— BEGIN Data shown —

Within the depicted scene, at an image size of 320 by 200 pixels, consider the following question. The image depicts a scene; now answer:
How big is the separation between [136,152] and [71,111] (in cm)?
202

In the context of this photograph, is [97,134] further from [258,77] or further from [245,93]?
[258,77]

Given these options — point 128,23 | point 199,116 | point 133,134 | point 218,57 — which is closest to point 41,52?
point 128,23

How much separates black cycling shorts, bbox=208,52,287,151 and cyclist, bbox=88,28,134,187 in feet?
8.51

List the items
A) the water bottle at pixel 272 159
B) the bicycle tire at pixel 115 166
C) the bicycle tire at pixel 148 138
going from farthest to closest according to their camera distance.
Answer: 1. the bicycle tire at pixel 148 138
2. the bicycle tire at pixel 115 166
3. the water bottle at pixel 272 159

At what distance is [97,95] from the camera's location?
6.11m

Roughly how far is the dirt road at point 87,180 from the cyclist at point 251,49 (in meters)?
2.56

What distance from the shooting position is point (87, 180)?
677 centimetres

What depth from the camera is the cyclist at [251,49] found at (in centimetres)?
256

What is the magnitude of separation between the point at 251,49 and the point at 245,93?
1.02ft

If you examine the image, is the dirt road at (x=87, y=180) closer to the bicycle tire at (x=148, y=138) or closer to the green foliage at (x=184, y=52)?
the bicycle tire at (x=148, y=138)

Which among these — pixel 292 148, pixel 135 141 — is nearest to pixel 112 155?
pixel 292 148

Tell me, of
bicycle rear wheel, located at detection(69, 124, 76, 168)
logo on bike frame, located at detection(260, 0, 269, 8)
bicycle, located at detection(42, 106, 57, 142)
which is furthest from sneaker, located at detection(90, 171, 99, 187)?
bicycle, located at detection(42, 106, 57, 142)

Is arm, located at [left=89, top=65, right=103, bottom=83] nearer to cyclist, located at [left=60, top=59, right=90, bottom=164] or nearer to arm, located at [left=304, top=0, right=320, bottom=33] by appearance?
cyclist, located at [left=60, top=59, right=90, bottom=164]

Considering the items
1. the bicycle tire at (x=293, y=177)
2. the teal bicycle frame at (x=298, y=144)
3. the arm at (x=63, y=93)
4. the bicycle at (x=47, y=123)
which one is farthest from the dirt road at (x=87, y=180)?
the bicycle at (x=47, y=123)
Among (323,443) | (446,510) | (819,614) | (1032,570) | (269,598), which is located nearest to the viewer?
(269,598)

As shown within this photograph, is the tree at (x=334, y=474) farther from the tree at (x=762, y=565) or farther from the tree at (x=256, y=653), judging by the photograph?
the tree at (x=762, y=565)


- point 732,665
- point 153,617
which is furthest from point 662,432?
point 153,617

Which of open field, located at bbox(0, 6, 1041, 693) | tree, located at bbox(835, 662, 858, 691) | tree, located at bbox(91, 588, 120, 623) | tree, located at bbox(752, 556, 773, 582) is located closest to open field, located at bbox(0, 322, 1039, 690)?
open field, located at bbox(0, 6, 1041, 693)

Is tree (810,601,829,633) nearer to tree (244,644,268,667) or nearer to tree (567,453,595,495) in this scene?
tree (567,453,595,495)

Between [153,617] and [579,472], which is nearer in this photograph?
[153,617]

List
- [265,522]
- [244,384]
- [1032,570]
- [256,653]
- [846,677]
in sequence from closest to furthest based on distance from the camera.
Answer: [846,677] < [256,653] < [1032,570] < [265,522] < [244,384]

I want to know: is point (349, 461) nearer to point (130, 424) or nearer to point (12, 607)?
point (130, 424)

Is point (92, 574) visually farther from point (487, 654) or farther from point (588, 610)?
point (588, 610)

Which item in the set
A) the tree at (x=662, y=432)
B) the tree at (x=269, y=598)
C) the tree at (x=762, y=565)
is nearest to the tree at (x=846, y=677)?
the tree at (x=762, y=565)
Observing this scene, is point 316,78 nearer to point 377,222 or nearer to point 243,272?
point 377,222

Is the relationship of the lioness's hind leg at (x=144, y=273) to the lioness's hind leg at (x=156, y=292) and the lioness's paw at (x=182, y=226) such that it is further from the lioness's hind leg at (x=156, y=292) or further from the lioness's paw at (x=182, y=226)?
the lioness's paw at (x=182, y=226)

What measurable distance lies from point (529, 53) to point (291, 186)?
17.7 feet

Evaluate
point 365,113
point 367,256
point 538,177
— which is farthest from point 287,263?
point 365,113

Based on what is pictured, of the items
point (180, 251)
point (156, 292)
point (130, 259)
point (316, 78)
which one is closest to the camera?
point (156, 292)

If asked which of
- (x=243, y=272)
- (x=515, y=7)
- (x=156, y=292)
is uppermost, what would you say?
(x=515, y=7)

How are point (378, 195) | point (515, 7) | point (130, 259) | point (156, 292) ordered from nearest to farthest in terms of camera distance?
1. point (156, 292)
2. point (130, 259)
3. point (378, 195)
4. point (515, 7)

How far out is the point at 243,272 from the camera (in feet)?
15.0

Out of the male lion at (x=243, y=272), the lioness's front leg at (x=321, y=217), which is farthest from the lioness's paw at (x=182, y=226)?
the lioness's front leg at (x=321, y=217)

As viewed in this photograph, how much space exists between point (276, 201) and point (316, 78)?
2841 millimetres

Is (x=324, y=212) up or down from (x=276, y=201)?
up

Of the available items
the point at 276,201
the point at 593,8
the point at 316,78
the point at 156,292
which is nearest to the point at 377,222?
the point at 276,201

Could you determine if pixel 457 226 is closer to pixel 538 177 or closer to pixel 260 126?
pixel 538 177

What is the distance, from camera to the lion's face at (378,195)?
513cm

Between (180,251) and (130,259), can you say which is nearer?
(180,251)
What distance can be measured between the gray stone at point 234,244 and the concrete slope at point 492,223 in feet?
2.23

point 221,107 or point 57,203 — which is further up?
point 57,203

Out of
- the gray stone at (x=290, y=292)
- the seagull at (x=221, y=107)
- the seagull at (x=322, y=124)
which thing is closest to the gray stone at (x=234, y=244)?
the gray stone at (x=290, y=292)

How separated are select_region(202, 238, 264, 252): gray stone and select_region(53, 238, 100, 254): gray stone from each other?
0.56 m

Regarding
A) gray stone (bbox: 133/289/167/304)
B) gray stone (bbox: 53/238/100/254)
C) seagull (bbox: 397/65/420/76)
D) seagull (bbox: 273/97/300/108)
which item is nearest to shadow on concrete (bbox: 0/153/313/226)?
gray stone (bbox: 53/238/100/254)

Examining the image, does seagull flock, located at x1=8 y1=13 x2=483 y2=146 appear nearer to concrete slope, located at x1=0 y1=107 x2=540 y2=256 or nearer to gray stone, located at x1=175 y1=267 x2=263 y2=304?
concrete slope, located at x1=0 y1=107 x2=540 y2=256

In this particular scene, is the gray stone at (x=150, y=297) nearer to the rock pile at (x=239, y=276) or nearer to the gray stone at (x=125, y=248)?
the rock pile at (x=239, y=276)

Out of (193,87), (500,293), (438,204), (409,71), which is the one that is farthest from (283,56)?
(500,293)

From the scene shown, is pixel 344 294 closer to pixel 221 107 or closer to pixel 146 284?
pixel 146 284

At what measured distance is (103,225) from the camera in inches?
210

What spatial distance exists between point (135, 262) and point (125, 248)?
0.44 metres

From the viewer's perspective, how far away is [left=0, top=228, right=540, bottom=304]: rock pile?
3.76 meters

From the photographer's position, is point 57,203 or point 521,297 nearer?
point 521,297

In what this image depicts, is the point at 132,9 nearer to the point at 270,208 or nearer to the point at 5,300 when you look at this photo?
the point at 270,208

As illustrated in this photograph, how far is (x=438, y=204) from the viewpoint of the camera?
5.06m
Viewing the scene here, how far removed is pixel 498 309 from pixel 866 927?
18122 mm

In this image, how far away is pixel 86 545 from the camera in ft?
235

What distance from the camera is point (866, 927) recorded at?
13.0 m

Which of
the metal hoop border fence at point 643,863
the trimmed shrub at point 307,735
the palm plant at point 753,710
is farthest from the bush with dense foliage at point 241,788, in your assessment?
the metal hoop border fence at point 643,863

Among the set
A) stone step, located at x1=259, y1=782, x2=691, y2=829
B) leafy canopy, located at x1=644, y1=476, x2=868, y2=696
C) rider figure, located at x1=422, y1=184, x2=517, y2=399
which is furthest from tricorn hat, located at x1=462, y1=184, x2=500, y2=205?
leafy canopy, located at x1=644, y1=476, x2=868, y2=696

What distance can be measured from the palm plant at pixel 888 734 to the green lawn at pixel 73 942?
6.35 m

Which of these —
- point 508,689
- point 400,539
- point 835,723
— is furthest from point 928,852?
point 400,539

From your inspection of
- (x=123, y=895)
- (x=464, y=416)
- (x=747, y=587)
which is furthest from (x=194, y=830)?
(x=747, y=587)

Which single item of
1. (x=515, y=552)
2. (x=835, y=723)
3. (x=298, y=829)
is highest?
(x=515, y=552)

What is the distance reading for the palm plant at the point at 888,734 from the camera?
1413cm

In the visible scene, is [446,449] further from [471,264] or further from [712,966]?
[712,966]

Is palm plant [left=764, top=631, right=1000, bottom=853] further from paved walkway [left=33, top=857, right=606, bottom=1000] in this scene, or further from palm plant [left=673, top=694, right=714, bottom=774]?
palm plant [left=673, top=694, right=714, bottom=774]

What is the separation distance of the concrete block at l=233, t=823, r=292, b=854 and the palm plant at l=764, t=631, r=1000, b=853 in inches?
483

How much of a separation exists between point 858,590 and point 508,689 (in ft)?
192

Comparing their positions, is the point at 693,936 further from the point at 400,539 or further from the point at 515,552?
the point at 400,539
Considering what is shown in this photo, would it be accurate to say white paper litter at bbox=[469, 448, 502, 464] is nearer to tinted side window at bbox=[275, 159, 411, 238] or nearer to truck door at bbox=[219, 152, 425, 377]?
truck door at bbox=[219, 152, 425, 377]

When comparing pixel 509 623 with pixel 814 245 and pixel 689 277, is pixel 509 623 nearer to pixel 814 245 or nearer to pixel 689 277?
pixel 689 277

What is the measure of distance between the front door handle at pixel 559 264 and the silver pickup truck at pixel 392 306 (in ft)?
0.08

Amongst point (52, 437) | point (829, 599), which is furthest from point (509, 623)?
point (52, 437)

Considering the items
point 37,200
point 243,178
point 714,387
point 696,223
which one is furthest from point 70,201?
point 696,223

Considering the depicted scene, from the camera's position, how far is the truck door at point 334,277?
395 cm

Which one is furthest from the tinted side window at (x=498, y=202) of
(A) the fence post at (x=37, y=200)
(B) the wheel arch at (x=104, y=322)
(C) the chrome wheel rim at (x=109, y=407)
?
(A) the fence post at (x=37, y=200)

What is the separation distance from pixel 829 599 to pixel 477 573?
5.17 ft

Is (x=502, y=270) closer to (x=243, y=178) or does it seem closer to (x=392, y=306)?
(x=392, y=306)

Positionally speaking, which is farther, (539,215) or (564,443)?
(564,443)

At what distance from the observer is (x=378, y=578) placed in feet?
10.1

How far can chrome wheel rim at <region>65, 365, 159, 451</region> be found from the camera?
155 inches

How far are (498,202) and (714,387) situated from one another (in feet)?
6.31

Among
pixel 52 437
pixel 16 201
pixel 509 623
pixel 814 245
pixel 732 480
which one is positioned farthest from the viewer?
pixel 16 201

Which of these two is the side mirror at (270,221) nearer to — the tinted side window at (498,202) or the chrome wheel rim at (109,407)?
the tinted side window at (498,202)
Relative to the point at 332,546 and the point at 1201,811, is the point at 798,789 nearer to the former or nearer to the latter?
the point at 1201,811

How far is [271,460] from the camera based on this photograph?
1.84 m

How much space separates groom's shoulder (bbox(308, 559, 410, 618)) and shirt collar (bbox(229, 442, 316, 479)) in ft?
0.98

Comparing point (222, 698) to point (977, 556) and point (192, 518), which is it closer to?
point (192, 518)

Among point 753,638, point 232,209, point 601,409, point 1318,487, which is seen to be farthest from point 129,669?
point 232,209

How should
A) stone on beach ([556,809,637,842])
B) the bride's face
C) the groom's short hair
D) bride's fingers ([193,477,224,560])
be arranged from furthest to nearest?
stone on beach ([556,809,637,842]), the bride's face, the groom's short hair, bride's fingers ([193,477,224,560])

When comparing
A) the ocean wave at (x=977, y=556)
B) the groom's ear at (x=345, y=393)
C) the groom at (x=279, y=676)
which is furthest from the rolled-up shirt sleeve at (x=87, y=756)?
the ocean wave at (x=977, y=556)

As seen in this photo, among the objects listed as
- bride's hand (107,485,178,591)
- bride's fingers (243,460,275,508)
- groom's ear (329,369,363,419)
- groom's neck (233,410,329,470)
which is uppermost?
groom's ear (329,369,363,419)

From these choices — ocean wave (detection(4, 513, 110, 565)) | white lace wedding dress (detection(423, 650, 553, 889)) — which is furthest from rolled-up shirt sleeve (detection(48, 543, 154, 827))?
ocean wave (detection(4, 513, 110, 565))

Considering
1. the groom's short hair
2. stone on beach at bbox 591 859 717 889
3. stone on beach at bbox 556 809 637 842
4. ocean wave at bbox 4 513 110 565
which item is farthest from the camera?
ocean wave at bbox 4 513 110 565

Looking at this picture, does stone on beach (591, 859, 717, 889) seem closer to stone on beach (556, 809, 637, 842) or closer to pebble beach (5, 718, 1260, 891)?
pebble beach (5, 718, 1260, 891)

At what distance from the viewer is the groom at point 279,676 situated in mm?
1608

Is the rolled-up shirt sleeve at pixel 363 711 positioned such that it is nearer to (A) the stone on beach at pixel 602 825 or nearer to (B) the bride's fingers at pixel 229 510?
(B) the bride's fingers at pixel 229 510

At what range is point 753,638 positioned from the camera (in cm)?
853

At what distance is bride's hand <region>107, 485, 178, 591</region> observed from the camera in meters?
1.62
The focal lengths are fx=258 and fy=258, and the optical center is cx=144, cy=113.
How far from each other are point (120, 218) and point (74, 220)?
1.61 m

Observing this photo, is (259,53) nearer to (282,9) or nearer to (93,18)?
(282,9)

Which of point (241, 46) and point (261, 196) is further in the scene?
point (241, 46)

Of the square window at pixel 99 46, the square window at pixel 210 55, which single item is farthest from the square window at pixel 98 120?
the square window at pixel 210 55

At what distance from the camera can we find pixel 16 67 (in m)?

— END Data shown —

* Work required
Give back exactly the lines from the line holding "As seen in this" through the last line of the listing, including both.

* Solution for this exercise
As seen in this photo, among the objects listed as
- bride's hand (107,485,178,591)
- bride's fingers (243,460,275,508)
- groom's ear (329,369,363,419)
- groom's neck (233,410,329,470)
which is uppermost?
groom's ear (329,369,363,419)

From these choices — ocean wave (detection(4, 513, 110, 565)) | white lace wedding dress (detection(423, 650, 553, 889)) — which is furthest from rolled-up shirt sleeve (detection(48, 543, 154, 827))?
ocean wave (detection(4, 513, 110, 565))

Considering
1. the groom's short hair
2. stone on beach at bbox 591 859 717 889
3. stone on beach at bbox 556 809 637 842
4. ocean wave at bbox 4 513 110 565
which item is farthest from the camera?
ocean wave at bbox 4 513 110 565

Looking at this picture, does stone on beach (591, 859, 717, 889) seem closer to stone on beach (556, 809, 637, 842) or closer to pebble beach (5, 718, 1260, 891)?
pebble beach (5, 718, 1260, 891)

At what distance from the viewer is the groom at point 279,676 situated in mm?
1608

Is the rolled-up shirt sleeve at pixel 363 711 positioned such that it is nearer to (A) the stone on beach at pixel 602 825 or nearer to (B) the bride's fingers at pixel 229 510?
(B) the bride's fingers at pixel 229 510

At what range is point 753,638 positioned from the camera (in cm)?
853

At what distance is bride's hand <region>107, 485, 178, 591</region> observed from the camera in meters?
1.62
The focal lengths are fx=258 and fy=258, and the optical center is cx=144, cy=113.
How far from each other are point (120, 218) and point (74, 220)?
1.61 m

Observing this photo, is (259,53) nearer to (282,9) or nearer to (93,18)?
(282,9)

Which of point (241, 46) and point (261, 196) is further in the scene?
point (241, 46)

Of the square window at pixel 99 46, the square window at pixel 210 55, which single item is farthest from the square window at pixel 98 120?
the square window at pixel 210 55

At what distance from the camera can we find pixel 16 67 (in m)?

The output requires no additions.